Examination of Witnesses (Questions 1
- 19)
WEDNESDAY 16 SEPTEMBER 2009
MR STEPHEN
OLDFIELD AND
MR KEVIN
ELLIS
Q1 Chairman:
May I welcome to this first public evidence session of the Committee's
inquiry into Dairy Farmers of Britain Mr Stephen Oldfield from
PricewaterhouseCoopers, who is the Joint Receiver and Manager
for Dairy Farmers of Britain, and he is accompanied by Kevin Ellis,
of the same company, from their Business Recovery Services, and
he is the UK Advisory Leader. Gentlemen, you are very welcome
indeed. May I put on record to Mr Oldfield the Committee's appreciation
for the briefing you were able to give us as we set out our stall
to have this inquiry. You have been kind enough to share with
the Committee a copy of your Receivers' Report dated 24
August 2009, a report to creditors, members and ex-members, which
has been a helpful summary of some of the information that you
were kind enough to brief us about a month or so ago.[1]
We are very grateful for that. As we are now on the record I suppose
I have got to start with a very simple question, at least in stating
it, perhaps more difficult to answer, but what would you summarise
as the main reasons for DFB's failure?
Mr Oldfield: It is clear from
the work that we have done in looking into the events leading
up to receivership that the liquids division of Dairy Farmers
of Britain failed to deliver its promise and as a consequence
of the losses in that division it caused a lower milk price than
some of the other players in the market, which in turn spiralled
into members being disaffected and resigning, which in turn led
to concerns from all stakeholders into the status of the co-operative
and ultimately led to the failure. It was a spiralling of circumstances
that started with the under-performance of the liquids division.

▸ Data excerpt:
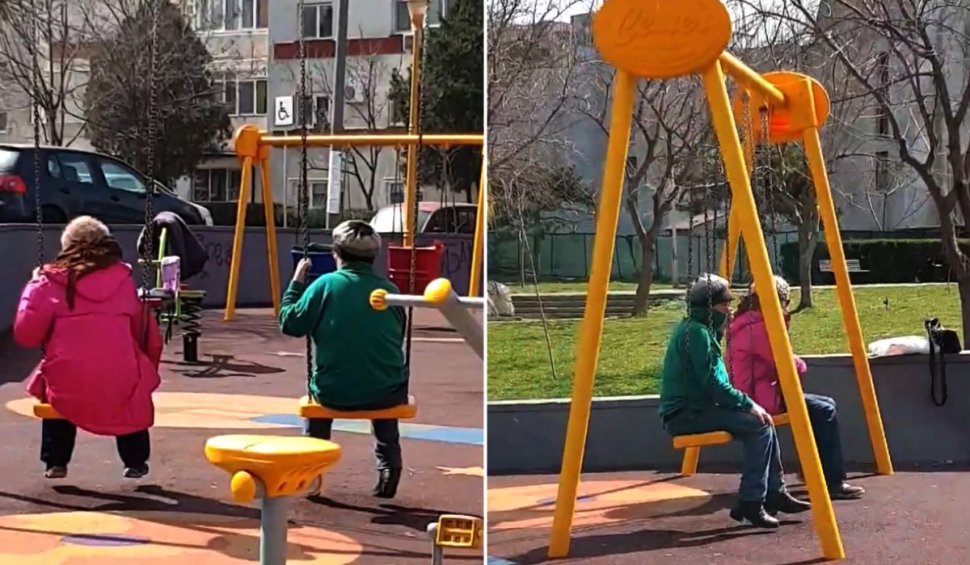 Pensionare filmate când se dau în leagăne, într-un parc din Constanța: 'Fiți mai responsabili'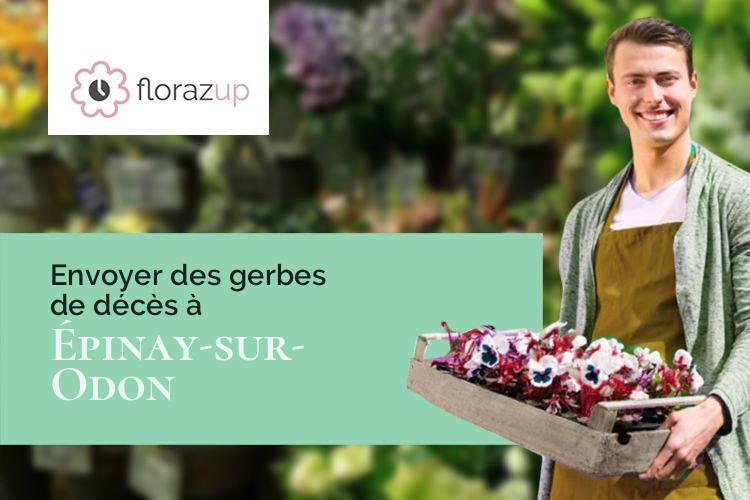 couronnes de fleurs pour un enterrement à Épinay-sur-Odon (Calvados/14310)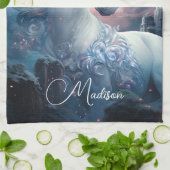 Linge De Cuisine Nom personnalisé belle licorne (Plié)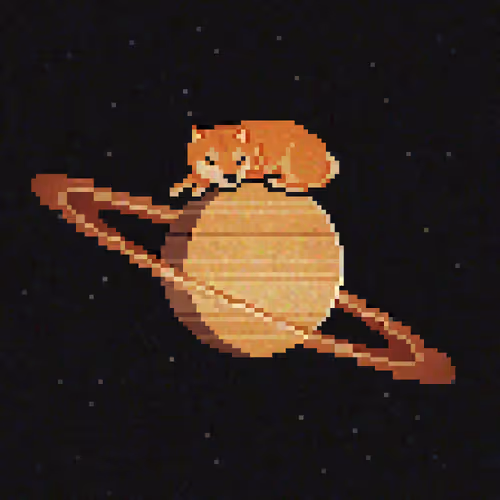 Dreaming Doge #13: 土星の眠そうな犬 (Sleepy Dog on Saturn)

▸ Required action 1:
Can you sum up the evidence session transcript in two sentences?
▸ Required action 2:
Will you retype the evidence session transcript word for word, starting at "Mr Oldfield: It" and ending at "the liquids division."?

▸ Exercise result 1:
On 16 September 2009, at the first public evidence session of the Committee's inquiry into Dairy Farmers of Britain, the Chairman welcomed Stephen Oldfield of PricewaterhouseCoopers, the Joint Receiver and Manager, and Kevin Ellis of the same company, then asked what the main reasons for the failure were. Oldfield answered that the liquids division failed to deliver its promise, and its losses led to a lower milk price than some other players offered, so members became disaffected and resigned, stakeholders grew concerned about the co-operative's status, and it ultimately failed.

▸ Exercise result 2:
Mr Oldfield: It is clear from
the work that we have done in looking into the events leading
up to receivership that the liquids division of Dairy Farmers
of Britain failed to deliver its promise and as a consequence
of the losses in that division it caused a lower milk price than
some of the other players in the market, which in turn spiralled
into members being disaffected and resigning, which in turn led
to concerns from all stakeholders into the status of the co-operative
and ultimately led to the failure. It was a spiralling of circumstances
that started with the under-performance of the liquids division.